„Afrika eröffnet (…) als Forschungsfeld auf einer philosophiehistorischen Metaebene grundlegende methodische Fragen und Probleme, denen sich eine Philosophiegeschichtsschreibung in globaler Perspektive heute stellen muss“, so Anke Graneß in der Einleitung ihrer Publikation. Gerade im Umgang mit Gesellschaften, deren Kommunikation über das gesprochene Wort funktioniert, sowie alternativen Quellen und philosophischen Praktiken, regt Graneß an, Muster zu überdenken. Sie setzt genau an diesem Punkt an, indem sie anhand der Philosophiegeschichte Afrikas Grundlinien einer neuen Philosophiegeschichtsschreibung entwirft. Diese Grundlinien macht sie anhand von Themen wie Religion, Rassismus und Sklaverei in der Philosophie oder der Deutung und Aneignung von intellektuellem Erbe fest.
Das SRF-Format „Sternstunde Philosophie“ lädt seit über 25 Jahren Persönlichkeiten aus Kultur, Wissenschaft und Politik ein, um zu Fragen der Gegenwart zu diskutieren.

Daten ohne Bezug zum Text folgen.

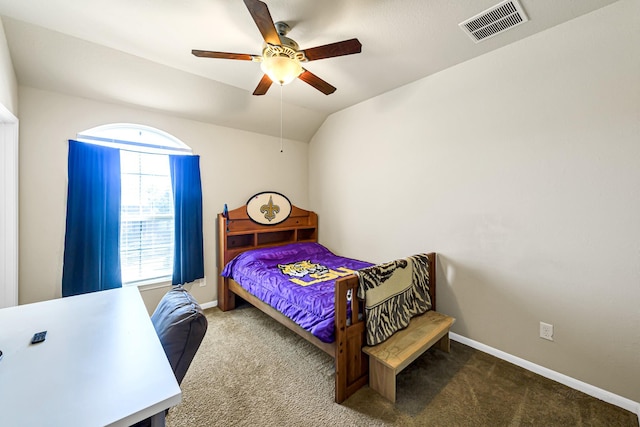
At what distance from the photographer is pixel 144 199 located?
297cm

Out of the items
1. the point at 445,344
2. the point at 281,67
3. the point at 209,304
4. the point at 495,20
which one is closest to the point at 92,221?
the point at 209,304

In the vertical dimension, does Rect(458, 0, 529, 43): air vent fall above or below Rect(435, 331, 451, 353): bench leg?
above

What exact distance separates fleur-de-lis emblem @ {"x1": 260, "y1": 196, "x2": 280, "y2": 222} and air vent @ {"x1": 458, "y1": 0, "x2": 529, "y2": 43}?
113 inches

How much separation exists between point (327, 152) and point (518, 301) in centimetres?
289

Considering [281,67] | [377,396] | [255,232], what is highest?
[281,67]

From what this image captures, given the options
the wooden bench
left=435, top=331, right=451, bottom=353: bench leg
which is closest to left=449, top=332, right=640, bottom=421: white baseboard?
left=435, top=331, right=451, bottom=353: bench leg

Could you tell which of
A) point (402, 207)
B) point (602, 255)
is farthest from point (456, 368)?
point (402, 207)

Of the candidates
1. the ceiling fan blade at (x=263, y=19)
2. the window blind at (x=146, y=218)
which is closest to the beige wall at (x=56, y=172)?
the window blind at (x=146, y=218)

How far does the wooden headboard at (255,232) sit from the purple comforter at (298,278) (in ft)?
0.68

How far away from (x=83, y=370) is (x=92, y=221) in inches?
87.2

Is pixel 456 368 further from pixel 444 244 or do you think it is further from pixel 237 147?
pixel 237 147

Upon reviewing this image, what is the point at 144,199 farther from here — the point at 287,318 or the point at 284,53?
the point at 284,53

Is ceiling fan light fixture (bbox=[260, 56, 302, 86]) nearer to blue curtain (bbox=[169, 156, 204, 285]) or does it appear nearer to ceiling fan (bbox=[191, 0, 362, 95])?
ceiling fan (bbox=[191, 0, 362, 95])

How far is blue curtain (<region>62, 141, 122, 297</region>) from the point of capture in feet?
8.04
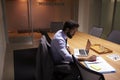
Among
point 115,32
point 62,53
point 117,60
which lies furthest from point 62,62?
point 115,32

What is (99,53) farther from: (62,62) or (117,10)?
(117,10)

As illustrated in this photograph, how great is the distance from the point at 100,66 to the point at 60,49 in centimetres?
59

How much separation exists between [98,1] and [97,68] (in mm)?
4447

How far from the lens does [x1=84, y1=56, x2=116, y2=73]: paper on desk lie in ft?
5.09

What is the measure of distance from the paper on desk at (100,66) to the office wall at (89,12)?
13.1 feet

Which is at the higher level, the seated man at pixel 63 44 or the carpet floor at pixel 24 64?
the seated man at pixel 63 44

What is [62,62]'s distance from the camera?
201cm

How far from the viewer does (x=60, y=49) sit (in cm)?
199

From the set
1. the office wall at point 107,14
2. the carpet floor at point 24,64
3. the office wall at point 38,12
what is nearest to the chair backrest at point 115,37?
the carpet floor at point 24,64

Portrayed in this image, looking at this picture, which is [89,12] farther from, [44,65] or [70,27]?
[44,65]

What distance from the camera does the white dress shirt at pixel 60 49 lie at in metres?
1.95

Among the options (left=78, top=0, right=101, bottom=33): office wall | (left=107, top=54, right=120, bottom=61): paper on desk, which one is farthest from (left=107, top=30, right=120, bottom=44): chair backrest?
(left=78, top=0, right=101, bottom=33): office wall

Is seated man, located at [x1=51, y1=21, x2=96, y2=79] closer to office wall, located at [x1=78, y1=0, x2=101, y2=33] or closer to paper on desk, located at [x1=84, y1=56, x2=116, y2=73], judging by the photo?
paper on desk, located at [x1=84, y1=56, x2=116, y2=73]

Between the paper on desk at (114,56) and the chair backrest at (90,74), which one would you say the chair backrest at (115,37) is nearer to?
the paper on desk at (114,56)
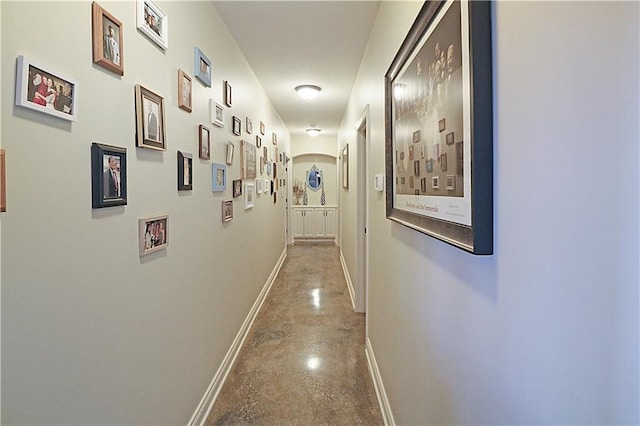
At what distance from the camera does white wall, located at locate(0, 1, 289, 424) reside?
789 millimetres

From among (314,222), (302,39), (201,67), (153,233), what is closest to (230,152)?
(201,67)

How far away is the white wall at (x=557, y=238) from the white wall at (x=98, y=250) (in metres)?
A: 1.09

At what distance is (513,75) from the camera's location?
69cm

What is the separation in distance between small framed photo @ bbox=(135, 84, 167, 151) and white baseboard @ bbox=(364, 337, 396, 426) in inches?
70.1

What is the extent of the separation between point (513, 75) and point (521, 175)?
0.68 feet

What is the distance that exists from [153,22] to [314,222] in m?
6.99

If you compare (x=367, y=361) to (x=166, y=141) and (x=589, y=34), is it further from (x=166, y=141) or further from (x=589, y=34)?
(x=589, y=34)

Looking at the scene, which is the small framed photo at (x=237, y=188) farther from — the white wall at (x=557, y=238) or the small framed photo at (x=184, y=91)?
the white wall at (x=557, y=238)

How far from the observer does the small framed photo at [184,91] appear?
1.63 meters

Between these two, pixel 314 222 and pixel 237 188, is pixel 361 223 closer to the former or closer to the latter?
pixel 237 188

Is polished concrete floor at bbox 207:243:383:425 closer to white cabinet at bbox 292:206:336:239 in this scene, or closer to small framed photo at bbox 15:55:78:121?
small framed photo at bbox 15:55:78:121

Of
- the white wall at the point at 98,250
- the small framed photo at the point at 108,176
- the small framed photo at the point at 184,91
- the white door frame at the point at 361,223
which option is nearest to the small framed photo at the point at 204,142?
the white wall at the point at 98,250

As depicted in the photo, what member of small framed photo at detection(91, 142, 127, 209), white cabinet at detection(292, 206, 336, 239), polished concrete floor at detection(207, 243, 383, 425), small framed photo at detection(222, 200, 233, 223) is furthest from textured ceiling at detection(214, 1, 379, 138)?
white cabinet at detection(292, 206, 336, 239)

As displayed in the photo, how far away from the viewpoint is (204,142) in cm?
194
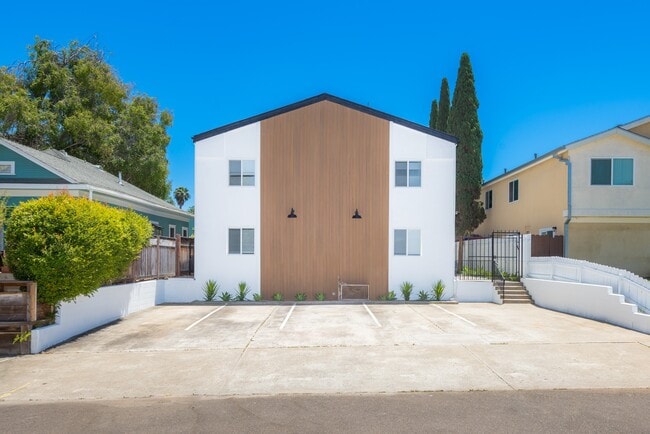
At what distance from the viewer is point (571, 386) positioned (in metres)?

Drei Fragen an Anke Graneß:
Seit wann forschen Sie zum Thema?
Angeregt wurde mein Forschungsinteresse am Thema Philosophie in Afrika während meiner Studienzeit in Leipzig durch Gerd-Rüdiger Hoffmann, der damals bereits Philosophie in Afrika unterrichtete. Dieses Thema hat mich dann durch meine Magisterarbeit, die Promotion und bis zur Habilitation heute begleitet, wobei das Interesse an der Philosophiegeschichtsschreibung aus dem Interesse an systematischen Fragen nach und nach erwuchs. Besonders spannend ist für mich dabei auch immer die Frage, welche Relevanz Diskurse in und über Afrika für Europa und die europäische Philosophie haben.
Was hat Sie zu dieser Veröffentlichung bewegt?
Die Auseinandersetzung mit der Philosophie in Afrika und ihrer Geschichte wurde bislang und wird weiterhin weitgehend ignoriert.
Bitte nennen Sie drei zentrale Erkenntnisse aus Ihrer Forschung.
- Afrika kann als Modell für eine Philosophiegeschichtsschreibung der Zukunft dienen, da viele sich hier stellende Herausforderungen, wie der Umgang mit Philosophie in oralen Traditionen, auch für die Forschung im globalen Rahmen von methodischer Relevanz sind.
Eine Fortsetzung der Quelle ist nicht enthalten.